Fast team concepts are being studied by executives to prepare companies for post recession market shifts. It is thought that fast teams will contribute to corporate agility in the face of rapid market shifts. What could possibly go wrong? Read more.
Corporate agility is one of the concepts executives are studying now to address consumer demand in post recession markets. But as the leaders of large hierarchies and internally competitive cultures learned in the late 1980’s and 90’s, throwing a team concept into non team cultures cause confusion. And, with the confusion comes lost productivity during a time when corporate agility is everything.
Innovative team based companies with congruent cultures know that a few well chosen and trained people can create extraordinary results. They know that there is no need to grow a large company to drive massive profits. Instead, a small company can sprint circles around a confused giant and snatch hunks of market share.
Therefore, what could possibly go wrong with a fast team concept for a company to stumble and slow?
First, companies are pulling back on employee training when they should be investing more to build team capacity that will align with new business strategies, systems and values demands.

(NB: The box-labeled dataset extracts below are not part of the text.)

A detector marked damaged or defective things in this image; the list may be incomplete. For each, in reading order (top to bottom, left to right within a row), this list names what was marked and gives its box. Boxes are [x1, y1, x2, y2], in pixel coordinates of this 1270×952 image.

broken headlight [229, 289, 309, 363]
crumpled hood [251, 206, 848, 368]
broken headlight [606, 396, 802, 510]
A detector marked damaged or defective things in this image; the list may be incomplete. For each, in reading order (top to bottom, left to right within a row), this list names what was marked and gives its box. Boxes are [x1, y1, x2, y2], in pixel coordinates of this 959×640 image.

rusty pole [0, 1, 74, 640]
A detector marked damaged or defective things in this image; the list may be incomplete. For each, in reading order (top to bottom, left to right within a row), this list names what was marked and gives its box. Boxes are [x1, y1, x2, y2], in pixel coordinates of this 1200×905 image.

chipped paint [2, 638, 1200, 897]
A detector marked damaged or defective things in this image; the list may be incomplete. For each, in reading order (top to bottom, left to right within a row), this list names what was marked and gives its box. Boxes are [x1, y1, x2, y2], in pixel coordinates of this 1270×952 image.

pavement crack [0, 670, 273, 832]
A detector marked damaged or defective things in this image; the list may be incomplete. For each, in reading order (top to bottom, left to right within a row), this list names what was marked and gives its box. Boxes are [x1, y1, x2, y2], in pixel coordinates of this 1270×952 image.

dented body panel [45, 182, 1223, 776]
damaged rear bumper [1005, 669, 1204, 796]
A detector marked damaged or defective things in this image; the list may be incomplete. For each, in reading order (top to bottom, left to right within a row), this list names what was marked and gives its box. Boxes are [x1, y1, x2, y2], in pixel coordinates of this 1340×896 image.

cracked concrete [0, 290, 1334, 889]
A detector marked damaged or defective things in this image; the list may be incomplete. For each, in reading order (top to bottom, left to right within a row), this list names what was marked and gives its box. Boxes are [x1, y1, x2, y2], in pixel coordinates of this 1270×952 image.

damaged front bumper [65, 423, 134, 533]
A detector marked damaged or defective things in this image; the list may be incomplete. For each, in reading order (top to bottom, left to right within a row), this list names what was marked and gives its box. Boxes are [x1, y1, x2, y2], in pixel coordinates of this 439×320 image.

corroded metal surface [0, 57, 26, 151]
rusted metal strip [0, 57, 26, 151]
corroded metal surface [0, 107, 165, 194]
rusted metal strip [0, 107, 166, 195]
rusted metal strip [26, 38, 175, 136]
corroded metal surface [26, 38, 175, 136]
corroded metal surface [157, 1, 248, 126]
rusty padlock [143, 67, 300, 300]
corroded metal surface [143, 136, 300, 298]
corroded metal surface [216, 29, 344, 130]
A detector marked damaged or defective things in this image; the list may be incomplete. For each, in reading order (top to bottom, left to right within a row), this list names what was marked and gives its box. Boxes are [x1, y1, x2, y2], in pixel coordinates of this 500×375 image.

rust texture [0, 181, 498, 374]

Second, quick adaptation to rapid market change will rely on how fast an organization can pull together the key skills required to tackle a new problem.
Under current market conditions, many companies with competitive cultures have resorted to short term cost cutting strategies such as head count reduction to deal with reduced sales. Only now are many of them experiencing magnified productivity losses because of imbalances in business strategies not aligning with systems and workforce readiness. Likewise they are not demonstrating the values needed to build high performance teams.
For example, trust, a collaborative value necessary for team building, worker morale, problem solving, information sharing, learning, and creativity, is for some at an all time low. Once the market turns around, it will be interesting to see if the most talented employees will abandon ship for better opportunities.
Contrast this with team cultures such as Toyota. These cultures have resisted head count reduction in favor of other cost cutting measure to protect collaborative team values such as trust. Likewise, they have retained a workforce that is in alignment with their systems and strategies. These companies are better poised to respond to new opportunities with a loyal workforce.
Third, few internally competitive companies are structured to compensate teams for extraordinary gains. Instead, they bonus managers for unit gains, which confuses collaborative achievement with competitive rewards.
Compare this with a team culture that compensates team achievement and pay for knowledge performance. New teams can be assembled in a moments notice to deal with new problems and trends because both skill and rewards are aligned.
Given this, there are still many organizations that don’t have strategies, systems, values and workforce readiness aligned. They lack both capacity and capability. And, they are destined to go slow in a changing business climate that historically rewards the fastest and fittest.